Traffic lights could be installed at a notorious Inverness roundabout where a grandmother died last year.
A temporary speed limited is also expected to be introduced at the Raigmore Interchange in October.
The moves follow a successful campaign launched by MSP David Stewart after 54-year-old Phoebe Mackenzie, from Inverness, was knocked down on a slip road and later died.
He said yesterday: “This is all good news.”
Transport Scotland has told the Labour Highlands and Islands MSP that it was planning to install traffic lights at all four entry points to the large roundabout, which connects the A9 and A96.
It would be similar to the set up at nearby Kessock Bridge roundabout.
The agency has said the move would also provide “an equitable split in green time between vehicles and pedestrians and cyclists”.
It added that what the system would provide, at all times, in the traffic light sequence was a green man phase for pedestrians to cross each traffic flow safely in turn.
A temporary speed limit should also be in place on the roundabout and its approach roads this month.
The action comes after road safety campaigner, Mr Stewart, was contacted by constituents concerned about safety at the pedestrian crossing on the south bound slip road where the 54-year-old woman was involved in an accident with a car and later died in hospital.
The transport agency and Highland Council have been working on safety improvements and, after the temporary speed reduction, hope to bring in a permanent one with consultation on a Traffic Regulation Order planned for the end of October.
Mr Stewart said: “One of the issues with the south bound slip road was that it could not have even temporary traffic lights to improve safety as it would result in extremely long traffic queues backing up beyond the retail park and have long waiting times for pedestrians.
“This new scheme being drawn up appears to solve the problem.
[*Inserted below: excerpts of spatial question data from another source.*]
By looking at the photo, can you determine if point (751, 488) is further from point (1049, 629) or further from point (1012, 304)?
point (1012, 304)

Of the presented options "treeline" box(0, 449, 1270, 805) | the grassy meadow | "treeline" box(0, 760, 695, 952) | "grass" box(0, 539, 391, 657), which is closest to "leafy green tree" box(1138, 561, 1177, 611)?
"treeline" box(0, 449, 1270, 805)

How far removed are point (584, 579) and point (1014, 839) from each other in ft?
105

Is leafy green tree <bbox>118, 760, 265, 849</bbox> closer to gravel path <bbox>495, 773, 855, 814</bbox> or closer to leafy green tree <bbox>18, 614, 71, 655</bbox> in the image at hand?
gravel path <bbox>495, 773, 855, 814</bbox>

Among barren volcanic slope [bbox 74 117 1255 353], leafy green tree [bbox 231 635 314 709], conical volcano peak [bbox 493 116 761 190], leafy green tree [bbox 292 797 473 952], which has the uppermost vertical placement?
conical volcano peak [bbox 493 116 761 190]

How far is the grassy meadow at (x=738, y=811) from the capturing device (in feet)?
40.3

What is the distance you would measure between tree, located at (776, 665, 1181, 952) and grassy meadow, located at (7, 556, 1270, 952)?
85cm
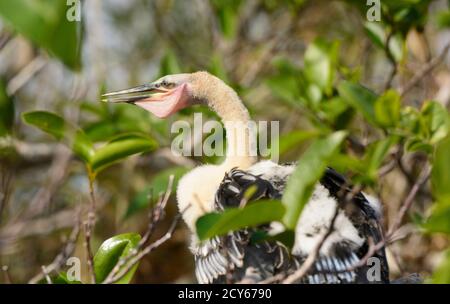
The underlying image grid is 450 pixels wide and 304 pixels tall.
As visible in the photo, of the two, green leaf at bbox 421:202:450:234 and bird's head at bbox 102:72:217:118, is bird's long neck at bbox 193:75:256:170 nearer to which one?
bird's head at bbox 102:72:217:118

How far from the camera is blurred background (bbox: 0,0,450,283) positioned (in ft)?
5.14

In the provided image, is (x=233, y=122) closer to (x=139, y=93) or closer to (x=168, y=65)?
(x=139, y=93)

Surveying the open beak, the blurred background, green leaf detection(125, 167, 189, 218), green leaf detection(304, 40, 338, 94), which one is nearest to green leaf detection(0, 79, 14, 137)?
the blurred background

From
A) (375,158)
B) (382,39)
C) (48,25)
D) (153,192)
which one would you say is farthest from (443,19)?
A: (48,25)

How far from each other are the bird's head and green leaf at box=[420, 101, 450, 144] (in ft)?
1.93

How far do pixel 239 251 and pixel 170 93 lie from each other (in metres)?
0.67

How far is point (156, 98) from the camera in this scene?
2.17m

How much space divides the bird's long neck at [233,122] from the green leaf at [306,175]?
73 centimetres

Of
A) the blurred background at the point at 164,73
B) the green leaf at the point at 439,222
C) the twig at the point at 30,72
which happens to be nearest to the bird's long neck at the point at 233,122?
the blurred background at the point at 164,73

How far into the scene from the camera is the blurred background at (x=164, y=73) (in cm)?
157

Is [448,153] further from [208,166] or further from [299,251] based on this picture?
[208,166]

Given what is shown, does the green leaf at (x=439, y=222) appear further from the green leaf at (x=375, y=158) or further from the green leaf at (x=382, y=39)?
the green leaf at (x=382, y=39)

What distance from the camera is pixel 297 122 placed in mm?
4414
As a driver I know traffic lights can cause irritation at times, but we must remember there was a tragic death at this spot.
“It was not only devasting for family and friends but brought home the dangers of that section of the road and the need for improvements.
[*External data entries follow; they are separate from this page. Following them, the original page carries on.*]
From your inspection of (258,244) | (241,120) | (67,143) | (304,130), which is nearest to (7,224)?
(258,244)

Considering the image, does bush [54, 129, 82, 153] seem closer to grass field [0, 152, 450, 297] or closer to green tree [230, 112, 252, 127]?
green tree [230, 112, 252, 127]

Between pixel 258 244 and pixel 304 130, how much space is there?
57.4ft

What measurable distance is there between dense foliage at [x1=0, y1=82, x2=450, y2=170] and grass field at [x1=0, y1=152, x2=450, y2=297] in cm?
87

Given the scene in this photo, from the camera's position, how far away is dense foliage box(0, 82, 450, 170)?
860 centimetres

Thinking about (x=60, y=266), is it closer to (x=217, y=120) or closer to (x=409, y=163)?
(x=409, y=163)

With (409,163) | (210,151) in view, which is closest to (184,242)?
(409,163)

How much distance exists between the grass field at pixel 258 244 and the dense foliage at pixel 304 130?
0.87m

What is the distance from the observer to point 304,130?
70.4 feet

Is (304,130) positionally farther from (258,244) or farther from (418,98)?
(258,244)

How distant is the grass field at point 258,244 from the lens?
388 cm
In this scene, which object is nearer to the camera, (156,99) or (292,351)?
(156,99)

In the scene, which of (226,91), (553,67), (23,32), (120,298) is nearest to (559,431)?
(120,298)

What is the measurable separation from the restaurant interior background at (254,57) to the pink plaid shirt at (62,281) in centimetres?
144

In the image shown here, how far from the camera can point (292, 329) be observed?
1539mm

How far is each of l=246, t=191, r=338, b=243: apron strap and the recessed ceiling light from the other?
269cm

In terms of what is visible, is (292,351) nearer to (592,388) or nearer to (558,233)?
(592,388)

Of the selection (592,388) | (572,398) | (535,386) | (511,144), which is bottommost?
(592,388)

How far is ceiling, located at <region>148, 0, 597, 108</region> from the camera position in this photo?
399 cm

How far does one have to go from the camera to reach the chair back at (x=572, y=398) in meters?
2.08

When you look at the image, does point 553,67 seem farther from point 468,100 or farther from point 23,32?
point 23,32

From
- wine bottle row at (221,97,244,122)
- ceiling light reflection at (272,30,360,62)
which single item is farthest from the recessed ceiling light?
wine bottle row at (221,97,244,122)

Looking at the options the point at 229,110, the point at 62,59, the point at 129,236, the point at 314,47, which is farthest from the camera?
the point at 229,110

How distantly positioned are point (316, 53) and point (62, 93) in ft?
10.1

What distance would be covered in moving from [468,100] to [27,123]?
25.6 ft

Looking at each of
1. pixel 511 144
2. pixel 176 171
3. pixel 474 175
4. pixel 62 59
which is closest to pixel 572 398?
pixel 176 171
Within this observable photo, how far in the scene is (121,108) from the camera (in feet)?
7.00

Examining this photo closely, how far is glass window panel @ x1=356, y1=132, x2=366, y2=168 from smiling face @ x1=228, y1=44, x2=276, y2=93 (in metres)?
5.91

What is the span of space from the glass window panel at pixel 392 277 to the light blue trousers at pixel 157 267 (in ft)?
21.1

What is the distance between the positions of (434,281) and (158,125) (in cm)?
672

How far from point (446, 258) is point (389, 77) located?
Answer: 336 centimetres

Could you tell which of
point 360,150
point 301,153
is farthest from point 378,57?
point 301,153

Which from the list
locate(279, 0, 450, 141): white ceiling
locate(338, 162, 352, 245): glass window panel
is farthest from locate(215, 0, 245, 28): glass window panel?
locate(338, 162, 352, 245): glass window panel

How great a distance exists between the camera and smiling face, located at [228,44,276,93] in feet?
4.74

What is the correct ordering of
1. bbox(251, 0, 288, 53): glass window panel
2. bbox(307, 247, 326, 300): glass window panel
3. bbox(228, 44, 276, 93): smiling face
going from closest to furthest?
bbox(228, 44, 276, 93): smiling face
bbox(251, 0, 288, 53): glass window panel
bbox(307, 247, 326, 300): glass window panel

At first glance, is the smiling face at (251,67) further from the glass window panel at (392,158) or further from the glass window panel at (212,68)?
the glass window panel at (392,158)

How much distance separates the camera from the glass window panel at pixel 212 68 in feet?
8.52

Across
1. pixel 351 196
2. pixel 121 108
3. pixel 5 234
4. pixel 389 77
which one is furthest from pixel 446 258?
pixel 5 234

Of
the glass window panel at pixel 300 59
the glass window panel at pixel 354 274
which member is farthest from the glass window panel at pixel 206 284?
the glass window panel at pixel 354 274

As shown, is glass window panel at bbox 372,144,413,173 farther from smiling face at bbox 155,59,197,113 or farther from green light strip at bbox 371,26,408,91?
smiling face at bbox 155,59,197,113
“I’ve also seen a growing trend since Coronavirus of more cyclists on our roads and this project hopefully will provide a safer environment for them.”
Police Scotland previously told the MSP that the installation of two additional warning signs for the crossing was “an insufficient short-term solution” and “more permanent short-term engineering measures should be considered to minimise the potential for future collisions”.
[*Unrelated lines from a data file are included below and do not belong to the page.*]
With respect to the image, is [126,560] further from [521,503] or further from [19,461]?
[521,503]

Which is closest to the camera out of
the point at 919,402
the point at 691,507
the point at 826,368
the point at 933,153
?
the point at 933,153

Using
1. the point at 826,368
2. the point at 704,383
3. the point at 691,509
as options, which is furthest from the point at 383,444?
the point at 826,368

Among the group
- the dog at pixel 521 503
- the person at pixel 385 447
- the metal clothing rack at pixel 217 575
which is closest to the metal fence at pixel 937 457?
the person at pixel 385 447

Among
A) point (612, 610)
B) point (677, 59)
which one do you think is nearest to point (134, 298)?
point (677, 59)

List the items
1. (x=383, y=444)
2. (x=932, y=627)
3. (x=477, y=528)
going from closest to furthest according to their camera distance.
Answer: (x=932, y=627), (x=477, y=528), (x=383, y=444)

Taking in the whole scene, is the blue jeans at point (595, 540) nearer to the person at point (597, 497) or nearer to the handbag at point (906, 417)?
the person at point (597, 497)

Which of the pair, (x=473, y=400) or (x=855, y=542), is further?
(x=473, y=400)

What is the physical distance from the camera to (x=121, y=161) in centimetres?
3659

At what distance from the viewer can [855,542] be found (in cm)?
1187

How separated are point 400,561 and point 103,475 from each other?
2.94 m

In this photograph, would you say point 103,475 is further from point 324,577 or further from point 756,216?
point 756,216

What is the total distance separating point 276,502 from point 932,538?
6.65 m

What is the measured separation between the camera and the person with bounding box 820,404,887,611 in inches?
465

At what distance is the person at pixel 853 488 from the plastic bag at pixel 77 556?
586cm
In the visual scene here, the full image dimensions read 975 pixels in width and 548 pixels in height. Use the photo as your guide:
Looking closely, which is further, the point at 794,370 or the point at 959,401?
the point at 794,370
Transport Scotland said the new scheme being drawn up is similar to one being used at Inveralmond Roundabout in Perth.
A spokesman said: “The project to provide safe crossings for pedestrians and cyclists travelling through this junction is also progressing well.
“Traffic modelling carried out to investigate various scenarios, which inform future design options, is nearing completion.”
Mr Stewart first called for a safety review of the southbound A9 slip road, which links to the A96, after last year’s fatal accident.